Beyond anecdotes and authority
The need for data in debating school discipline disparities
Last Friday the AP published a story called Black students are still kicked out of school at higher rates despite reforms. This story highlights some of mainstream media’s biggest issues — it is innumerate, preferring anecdotes to data; it appeals to authority; and it makes some assumptions that it never explicitly states nor defends.
The story asserts that black students are disciplined at higher rates than other students and are punished more harshly for the same misbehavior.
The journalists share the story of a black high school student who seems to have been unfairly disciplined: “Before he was suspended, Zaire Byrd was thriving. He acted in school plays, played on the football team and trained with other athletes. He had never been suspended before — he’d never even received detention. But when Byrd got involved in a fight after school one day, none of that seemed to matter to administrators. (…) After a disciplinary hearing, they sent him to an alternative school. The experience nearly derailed his education.”

■ **DATA SHOWN**
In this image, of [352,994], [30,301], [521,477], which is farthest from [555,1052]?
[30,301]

■ **DIRECTIONS**
A - Please translate this sentence from the article on school discipline disparities into Spanish: "The story asserts that black students are disciplined at higher rates than other students and are punished more harshly for the same misbehavior."
B - Write the next paragraph of the article on school discipline disparities, picking up after its final sentence.
The data has no connection to the article on school discipline disparities.

■ **EXERCISE RESULTS**
A - La noticia afirma que los estudiantes negros son sancionados en mayor proporción que otros estudiantes y reciben castigos más severos por la misma mala conducta.

B -
Let’s leave aside the fact that we don’t know if this portrayal is a fair representation of the facts. That’s besides the point — we have no idea how often students, Black or otherwise, are unfairly disciplined. A single example has no value. As a reader, to be able to make up my mind, I need the following information: How many students are suspended or expelled every year? Out of how many total students? What are the reasons for those disciplinary measures? Unfortunately, the AP doesn’t provide any data that can help a curious reader understand the severity of the misbehavior.
They then write “in [dozen of Minnesota] districts (…) almost 80% of disciplinary consequences issued for subjective reasons, like ‘disruptive behavior,’ were going to students of color.” Again they don’t provide a breakdown of those subjective reasons, or report the rate of disciplinary consequences issued for non-subjective reasons.
If one wanted to play the opposite game and use anecdotes instead of statistics, one could rely on the AP itself:
At a San Francisco middle school, a teacher was punched repeatedly by a student and “suffered a concussion, a dislocated jaw, chipped teeth and hearing loss.”
At the same school, “fights broke out almost daily among students,” and “packs of students would barge into classrooms, disrupting lessons and sometimes destroying school property.”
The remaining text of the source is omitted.